_DATA FOR THE TASK_

##########

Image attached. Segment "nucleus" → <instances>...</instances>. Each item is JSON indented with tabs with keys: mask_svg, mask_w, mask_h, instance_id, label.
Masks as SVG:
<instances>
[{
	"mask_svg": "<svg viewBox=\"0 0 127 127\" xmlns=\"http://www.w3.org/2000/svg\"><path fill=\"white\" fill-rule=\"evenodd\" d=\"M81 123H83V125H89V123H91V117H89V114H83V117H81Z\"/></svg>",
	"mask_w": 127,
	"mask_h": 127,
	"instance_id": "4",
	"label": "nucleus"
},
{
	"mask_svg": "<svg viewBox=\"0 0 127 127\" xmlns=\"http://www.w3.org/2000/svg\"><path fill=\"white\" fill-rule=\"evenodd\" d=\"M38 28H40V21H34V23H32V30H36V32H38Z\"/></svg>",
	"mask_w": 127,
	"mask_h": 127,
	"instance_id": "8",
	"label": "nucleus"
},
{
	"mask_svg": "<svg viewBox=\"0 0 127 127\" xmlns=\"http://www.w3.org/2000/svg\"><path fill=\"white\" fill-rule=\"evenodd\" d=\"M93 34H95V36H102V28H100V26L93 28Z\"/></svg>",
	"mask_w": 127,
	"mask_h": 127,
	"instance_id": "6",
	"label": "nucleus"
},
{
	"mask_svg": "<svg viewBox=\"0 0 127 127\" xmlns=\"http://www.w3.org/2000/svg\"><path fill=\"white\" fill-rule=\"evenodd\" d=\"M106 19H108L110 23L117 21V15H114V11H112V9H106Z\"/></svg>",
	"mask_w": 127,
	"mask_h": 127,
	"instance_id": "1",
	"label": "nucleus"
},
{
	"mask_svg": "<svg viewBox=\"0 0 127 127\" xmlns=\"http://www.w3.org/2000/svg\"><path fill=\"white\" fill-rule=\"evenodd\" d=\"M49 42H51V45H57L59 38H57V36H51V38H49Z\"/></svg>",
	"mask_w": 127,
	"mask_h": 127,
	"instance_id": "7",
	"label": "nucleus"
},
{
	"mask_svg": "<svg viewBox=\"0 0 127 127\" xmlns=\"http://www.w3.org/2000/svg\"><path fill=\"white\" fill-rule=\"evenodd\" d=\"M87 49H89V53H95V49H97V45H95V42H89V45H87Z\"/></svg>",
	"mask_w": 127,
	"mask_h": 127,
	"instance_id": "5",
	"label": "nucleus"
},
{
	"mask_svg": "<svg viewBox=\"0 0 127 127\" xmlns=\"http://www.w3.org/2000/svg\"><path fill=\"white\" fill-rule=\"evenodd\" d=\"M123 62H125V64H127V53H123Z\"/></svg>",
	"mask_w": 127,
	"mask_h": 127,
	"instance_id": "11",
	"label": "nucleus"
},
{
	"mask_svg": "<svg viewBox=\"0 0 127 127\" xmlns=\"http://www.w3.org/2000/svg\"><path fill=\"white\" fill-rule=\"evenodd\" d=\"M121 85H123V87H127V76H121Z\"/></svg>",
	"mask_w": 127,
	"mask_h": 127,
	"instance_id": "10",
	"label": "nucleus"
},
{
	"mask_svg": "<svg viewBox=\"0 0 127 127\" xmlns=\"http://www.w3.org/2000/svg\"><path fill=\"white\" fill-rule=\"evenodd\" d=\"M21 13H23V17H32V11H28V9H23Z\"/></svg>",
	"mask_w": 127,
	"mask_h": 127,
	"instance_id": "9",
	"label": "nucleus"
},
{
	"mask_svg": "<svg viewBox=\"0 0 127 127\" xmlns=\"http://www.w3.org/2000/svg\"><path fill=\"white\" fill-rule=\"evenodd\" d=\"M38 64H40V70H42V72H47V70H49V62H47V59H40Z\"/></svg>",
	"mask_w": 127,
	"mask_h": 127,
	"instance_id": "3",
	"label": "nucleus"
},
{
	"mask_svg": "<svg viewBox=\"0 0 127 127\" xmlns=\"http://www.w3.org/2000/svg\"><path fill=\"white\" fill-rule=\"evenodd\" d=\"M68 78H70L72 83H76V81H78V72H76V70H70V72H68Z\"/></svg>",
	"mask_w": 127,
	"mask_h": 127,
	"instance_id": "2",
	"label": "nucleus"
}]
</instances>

##########

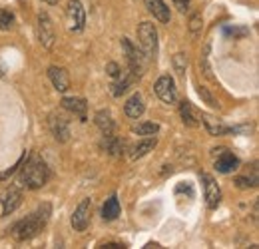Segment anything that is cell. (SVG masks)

##########

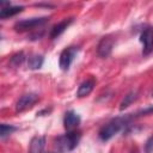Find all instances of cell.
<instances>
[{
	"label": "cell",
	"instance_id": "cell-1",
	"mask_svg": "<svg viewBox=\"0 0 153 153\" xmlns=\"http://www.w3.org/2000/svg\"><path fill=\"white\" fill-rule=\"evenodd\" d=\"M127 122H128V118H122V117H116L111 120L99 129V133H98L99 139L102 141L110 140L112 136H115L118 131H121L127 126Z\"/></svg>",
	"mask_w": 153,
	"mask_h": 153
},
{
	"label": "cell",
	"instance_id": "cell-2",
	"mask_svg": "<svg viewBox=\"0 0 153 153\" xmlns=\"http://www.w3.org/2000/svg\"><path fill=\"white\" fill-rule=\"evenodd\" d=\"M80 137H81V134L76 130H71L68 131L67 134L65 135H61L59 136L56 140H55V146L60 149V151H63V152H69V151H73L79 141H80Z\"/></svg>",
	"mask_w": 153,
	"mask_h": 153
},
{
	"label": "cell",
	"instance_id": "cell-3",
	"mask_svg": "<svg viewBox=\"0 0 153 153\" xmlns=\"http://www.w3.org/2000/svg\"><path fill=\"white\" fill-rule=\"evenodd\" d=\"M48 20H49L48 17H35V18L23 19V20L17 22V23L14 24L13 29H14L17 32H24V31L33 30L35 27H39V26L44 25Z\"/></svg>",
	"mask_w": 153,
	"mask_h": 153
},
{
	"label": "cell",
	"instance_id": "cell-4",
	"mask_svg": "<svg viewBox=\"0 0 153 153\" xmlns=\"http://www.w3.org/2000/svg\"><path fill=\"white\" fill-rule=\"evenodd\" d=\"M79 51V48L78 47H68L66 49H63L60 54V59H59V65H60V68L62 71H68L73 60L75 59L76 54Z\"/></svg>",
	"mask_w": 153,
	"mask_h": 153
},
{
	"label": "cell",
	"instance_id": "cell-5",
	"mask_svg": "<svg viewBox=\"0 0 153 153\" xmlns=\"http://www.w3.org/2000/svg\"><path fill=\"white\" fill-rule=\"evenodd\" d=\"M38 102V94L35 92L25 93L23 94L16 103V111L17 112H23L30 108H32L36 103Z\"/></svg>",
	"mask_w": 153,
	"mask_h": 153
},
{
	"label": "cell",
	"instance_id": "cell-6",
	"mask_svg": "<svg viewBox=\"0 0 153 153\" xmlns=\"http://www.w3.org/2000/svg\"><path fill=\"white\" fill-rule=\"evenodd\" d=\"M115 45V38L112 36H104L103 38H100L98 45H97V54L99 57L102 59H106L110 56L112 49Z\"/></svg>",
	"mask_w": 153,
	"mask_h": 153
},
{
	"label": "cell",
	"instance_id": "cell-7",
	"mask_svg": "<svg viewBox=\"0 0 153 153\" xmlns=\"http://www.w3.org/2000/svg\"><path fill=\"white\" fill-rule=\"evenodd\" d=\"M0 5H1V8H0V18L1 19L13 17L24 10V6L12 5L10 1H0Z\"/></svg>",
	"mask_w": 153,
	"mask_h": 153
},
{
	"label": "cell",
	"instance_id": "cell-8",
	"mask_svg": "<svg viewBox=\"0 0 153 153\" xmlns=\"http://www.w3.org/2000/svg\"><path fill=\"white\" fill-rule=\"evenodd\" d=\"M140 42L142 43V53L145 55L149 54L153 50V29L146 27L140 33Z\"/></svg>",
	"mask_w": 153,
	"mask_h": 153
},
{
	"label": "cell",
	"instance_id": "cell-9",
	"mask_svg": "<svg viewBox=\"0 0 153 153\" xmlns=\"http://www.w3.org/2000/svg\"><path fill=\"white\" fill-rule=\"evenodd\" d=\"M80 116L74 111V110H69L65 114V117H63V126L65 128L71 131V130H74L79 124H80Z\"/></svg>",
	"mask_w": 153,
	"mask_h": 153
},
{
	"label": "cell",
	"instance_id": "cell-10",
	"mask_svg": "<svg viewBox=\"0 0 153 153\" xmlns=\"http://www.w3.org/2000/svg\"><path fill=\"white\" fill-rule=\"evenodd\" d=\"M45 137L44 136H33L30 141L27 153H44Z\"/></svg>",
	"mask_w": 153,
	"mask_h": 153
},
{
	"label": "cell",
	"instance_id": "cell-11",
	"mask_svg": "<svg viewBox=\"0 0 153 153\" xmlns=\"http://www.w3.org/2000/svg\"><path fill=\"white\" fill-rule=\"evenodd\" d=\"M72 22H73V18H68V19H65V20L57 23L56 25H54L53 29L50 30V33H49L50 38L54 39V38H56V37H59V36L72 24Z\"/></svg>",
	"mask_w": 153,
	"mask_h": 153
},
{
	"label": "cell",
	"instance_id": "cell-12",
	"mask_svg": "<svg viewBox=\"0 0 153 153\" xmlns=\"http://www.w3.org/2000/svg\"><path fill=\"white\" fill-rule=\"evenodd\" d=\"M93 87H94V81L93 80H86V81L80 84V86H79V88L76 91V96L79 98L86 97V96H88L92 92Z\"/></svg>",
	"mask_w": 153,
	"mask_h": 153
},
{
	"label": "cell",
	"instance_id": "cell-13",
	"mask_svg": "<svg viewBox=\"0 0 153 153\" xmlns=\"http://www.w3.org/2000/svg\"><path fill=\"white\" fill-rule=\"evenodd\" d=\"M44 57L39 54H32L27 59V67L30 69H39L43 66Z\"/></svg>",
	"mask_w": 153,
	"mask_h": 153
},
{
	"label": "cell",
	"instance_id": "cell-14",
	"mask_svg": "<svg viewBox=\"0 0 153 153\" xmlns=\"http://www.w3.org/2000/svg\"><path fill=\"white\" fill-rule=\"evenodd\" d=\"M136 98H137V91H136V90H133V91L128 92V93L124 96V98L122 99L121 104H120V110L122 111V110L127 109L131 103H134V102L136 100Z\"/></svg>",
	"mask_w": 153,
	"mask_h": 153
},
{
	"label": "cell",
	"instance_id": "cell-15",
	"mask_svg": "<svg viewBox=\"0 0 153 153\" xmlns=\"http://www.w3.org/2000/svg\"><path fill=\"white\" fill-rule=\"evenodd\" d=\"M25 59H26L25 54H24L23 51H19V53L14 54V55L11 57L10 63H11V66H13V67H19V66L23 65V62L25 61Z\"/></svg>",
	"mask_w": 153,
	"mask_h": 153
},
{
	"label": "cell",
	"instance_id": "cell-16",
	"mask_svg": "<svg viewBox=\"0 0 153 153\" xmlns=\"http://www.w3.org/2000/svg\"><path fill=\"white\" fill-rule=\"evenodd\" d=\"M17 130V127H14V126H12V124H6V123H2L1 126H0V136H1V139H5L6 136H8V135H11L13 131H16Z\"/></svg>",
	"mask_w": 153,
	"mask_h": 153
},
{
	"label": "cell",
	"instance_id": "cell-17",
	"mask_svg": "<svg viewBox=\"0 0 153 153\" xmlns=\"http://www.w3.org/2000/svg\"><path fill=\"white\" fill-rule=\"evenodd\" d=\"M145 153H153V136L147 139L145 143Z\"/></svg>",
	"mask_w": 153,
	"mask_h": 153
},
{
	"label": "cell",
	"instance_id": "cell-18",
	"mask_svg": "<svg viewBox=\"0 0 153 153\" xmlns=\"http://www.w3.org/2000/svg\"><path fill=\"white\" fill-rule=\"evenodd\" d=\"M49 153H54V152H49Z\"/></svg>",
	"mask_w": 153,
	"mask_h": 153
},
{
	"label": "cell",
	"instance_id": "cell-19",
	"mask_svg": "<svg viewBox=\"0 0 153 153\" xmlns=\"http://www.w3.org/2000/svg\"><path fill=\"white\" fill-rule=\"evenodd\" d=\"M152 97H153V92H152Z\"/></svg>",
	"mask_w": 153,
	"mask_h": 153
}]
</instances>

##########

_TASK_
Update the stretch of entries from the line containing "Find all instances of cell." through the line containing "122H128V118H122V117H116L111 120L99 129V133H98L99", replacing "cell-1" with "cell-001" and leaving everything else unchanged. Omit the pictures from your answer.

_ANSWER IN FULL_
Find all instances of cell.
<instances>
[{
	"label": "cell",
	"instance_id": "cell-001",
	"mask_svg": "<svg viewBox=\"0 0 153 153\" xmlns=\"http://www.w3.org/2000/svg\"><path fill=\"white\" fill-rule=\"evenodd\" d=\"M127 122H128V118H122V117H116L111 120L99 129V133H98L99 139L102 141L110 140L112 136H115L118 131H121L127 126Z\"/></svg>",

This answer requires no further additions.